Saray Muhallebicisi’nin şube sayısının artması, süt ihtiyacını da beraberinde getirmiş. İstedikleri ürünü bulmakta zorlanmaya başlayınca bir çiftlik kurmaya karar vermişler. Topbaş, şöyle devam ediyor:

“Bizim mamulümüzün yüzde 80’i manda sütü, yüzde 20’si inek sütüdür. Yoğurtlarımız manda yoğurdu, kaymağımızı kendimiz yapıyoruz hakiki manda kaymağı. Ama bu işi yapanlar azalınca ve yeni nesil jenerasyon bu işle uğraşmayınca kendi hammaddemizi kendimiz tedarik etmemiz lazım dedik ve çiftlik olayına mecburen girdik. İtalya’ya gittik işi öğrenmeye, oradan know how aldık. Şu anda çiftlikte 100 küsur mandamız var. Kendi sütümüzü kendimiz yapıyoruz, bu sayede kaliteyi devam ettirebiliyoruz. Biraz da kalitemiz de oradan geliyor yani. Bu sütü herkes kullanamaz.”

BİLMEDİĞİN İŞİ YAPMAYACAKSIN

Yeme içme sektörü özveri isteyen bir sektör. Dükkan sabah kahvaltıya açılıyor, gece 1’e kadar devam ediyor. Topbaş, şöyle anlatıyor:

“Mesleğini sevmezseniz olmaz bu iş. Bir de bizim aileden babadan gelen bir kültürümüz var. Alt yapımız sağlam, arkamız kuvvetli. Çünkü bizim idolümüz babamızdır. Babamızdan feyz aldık. Devamlı onu konuştururduk, notlar alırdık. İşte o öyle olursa nasıl olur, böyle olursa nasıl olur? Devamlı bize önderlik yaptı sağ olsun.

Bu işe girdiğiniz zaman işi bilmek lazım. Şimdi bazıları giriyorlar, duyuyoruz. Başka bir sektörün çalışanı. Bilmediğin işi yapmayacaksın. Adam tekstilci, aaa gıda işi para var, bunda nakit çalışıyor, hemen giriyor. Öyle göründüğü gibi değil, emek çok, masraf çok, hammadde sıkıntılı. Dışarıdan bu işe bakanlar geliyorlar ama işte dediğiniz gibi ömürleri kısa oluyor.”

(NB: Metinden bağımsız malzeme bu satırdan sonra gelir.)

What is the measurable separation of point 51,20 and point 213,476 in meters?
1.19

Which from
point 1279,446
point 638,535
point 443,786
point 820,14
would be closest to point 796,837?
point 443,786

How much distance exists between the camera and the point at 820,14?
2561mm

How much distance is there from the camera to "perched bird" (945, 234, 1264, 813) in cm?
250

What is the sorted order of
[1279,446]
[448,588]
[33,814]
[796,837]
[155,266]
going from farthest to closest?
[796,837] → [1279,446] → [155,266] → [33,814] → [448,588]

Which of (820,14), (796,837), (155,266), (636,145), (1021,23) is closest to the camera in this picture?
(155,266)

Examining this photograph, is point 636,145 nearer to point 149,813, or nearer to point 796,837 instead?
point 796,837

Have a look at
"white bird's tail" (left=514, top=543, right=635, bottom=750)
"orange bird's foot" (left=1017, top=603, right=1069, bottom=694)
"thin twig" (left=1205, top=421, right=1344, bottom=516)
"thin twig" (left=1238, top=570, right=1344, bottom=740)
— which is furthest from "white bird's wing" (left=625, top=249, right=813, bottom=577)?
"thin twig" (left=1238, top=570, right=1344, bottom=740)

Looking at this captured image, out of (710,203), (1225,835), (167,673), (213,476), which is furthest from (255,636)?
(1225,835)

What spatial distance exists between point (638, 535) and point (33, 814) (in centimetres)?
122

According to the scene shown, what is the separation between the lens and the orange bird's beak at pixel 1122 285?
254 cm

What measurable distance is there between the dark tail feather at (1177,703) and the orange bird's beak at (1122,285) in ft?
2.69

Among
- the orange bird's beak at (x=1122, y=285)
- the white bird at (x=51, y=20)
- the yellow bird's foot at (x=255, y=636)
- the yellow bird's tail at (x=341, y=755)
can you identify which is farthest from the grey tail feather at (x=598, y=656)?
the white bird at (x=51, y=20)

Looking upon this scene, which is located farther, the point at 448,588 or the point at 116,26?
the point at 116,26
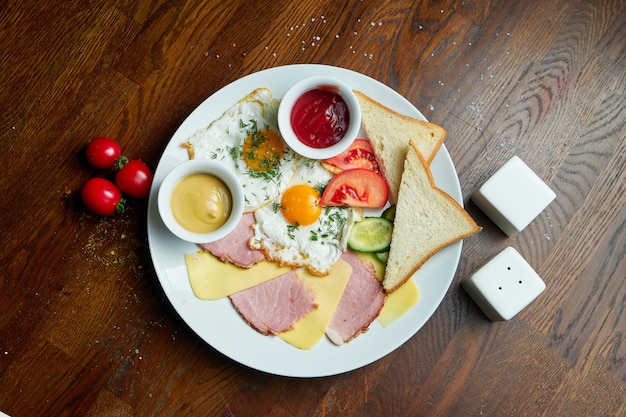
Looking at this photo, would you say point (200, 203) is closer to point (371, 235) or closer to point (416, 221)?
point (371, 235)

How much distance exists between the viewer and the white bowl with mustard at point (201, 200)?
231 cm

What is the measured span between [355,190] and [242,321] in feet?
2.51

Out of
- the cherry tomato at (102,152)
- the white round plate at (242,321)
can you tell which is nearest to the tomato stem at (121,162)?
the cherry tomato at (102,152)

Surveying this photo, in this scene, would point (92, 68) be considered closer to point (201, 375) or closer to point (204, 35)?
point (204, 35)

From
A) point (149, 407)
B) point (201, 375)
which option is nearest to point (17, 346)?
point (149, 407)

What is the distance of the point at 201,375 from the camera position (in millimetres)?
2562

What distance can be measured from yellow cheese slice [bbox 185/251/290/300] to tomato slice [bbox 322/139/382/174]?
523mm

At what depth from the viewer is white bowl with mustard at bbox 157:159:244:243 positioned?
2309 millimetres

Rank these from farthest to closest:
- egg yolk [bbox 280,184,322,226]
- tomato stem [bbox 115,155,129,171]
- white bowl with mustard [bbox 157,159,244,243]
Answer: tomato stem [bbox 115,155,129,171] < egg yolk [bbox 280,184,322,226] < white bowl with mustard [bbox 157,159,244,243]

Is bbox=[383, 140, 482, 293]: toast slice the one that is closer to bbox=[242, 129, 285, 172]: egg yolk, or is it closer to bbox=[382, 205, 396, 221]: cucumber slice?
bbox=[382, 205, 396, 221]: cucumber slice

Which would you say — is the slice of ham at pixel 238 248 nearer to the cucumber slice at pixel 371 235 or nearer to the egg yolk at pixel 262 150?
→ the egg yolk at pixel 262 150

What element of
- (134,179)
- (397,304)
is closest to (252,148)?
(134,179)

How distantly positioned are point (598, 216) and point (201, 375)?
206 cm

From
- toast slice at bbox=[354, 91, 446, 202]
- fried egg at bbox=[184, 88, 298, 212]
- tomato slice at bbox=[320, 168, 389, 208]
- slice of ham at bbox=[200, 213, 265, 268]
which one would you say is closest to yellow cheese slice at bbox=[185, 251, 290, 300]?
slice of ham at bbox=[200, 213, 265, 268]
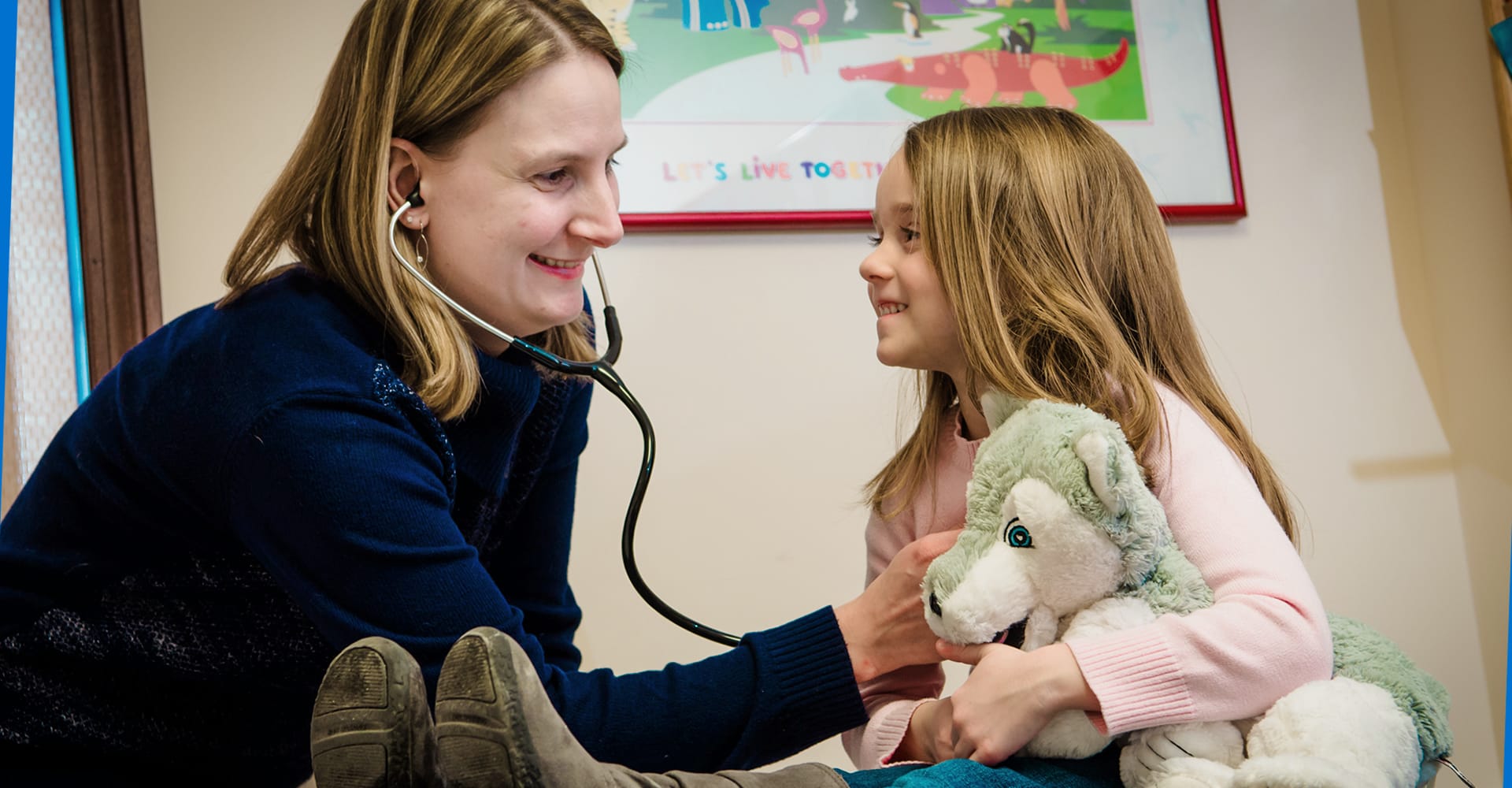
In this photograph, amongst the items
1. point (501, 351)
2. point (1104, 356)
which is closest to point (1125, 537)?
point (1104, 356)

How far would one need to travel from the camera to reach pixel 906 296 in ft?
4.08

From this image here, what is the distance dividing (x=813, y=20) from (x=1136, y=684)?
51.2 inches

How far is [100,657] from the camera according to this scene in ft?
3.49

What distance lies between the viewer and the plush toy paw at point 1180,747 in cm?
96

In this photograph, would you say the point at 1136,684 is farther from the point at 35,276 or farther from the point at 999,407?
the point at 35,276

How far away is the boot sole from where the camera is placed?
74cm

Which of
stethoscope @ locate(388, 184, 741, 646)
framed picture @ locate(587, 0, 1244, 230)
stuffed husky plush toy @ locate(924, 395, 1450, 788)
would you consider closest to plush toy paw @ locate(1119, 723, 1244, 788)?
stuffed husky plush toy @ locate(924, 395, 1450, 788)

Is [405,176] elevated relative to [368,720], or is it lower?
elevated

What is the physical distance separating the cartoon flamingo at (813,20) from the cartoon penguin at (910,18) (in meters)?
0.12

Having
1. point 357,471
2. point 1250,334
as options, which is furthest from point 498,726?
point 1250,334

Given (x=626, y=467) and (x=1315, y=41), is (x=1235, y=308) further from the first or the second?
(x=626, y=467)

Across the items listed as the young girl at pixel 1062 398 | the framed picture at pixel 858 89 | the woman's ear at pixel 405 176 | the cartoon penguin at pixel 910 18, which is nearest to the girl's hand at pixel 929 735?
the young girl at pixel 1062 398

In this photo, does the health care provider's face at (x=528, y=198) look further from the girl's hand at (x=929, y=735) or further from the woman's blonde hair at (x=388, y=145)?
the girl's hand at (x=929, y=735)

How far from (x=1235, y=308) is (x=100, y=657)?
5.81 ft
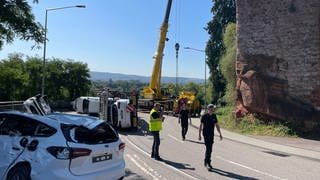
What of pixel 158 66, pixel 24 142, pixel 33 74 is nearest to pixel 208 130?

BİZ SATMAYIZ, GELECEK NESİLİ BİLEMEM

Kasımpaşa’da küçük bir dükkandan 18 şubeye ulaşan Saray Muhallebicisi yatırımcıların da radarında. Topbaş çok fazla teklifin geldiğini ancak satmayı kesinlikle düşünmediklerini söylüyor. Aksine firmayı yurtdışında büyütme planları var:

“Bizden sonraki nesil ne yapar onu bilmiyorum ama biz satmayı düşünmüyoruz. Yurtdışı planlarımız var bir yandan. Amerika’ya ve Yunanistan’a gittik. İsrail’den teklif var. Gayrimüslimler sütlü tatlıyı, su muhallebisini çok sever. Bazen diyorum ‘Gidersek onlarla baş edemeyiz, muhallebici onlar.’ Arabistan ve Körfez ülkelerinden talep var ama işte orada biraz da biz çok tutucu muyuz neyiz? Yurtdışında topu biraz da yeni jenerasyona atıyoruz. Hepsi Amerika’da okudu geldi. Onlar da bu işi her halde büyütecekler.”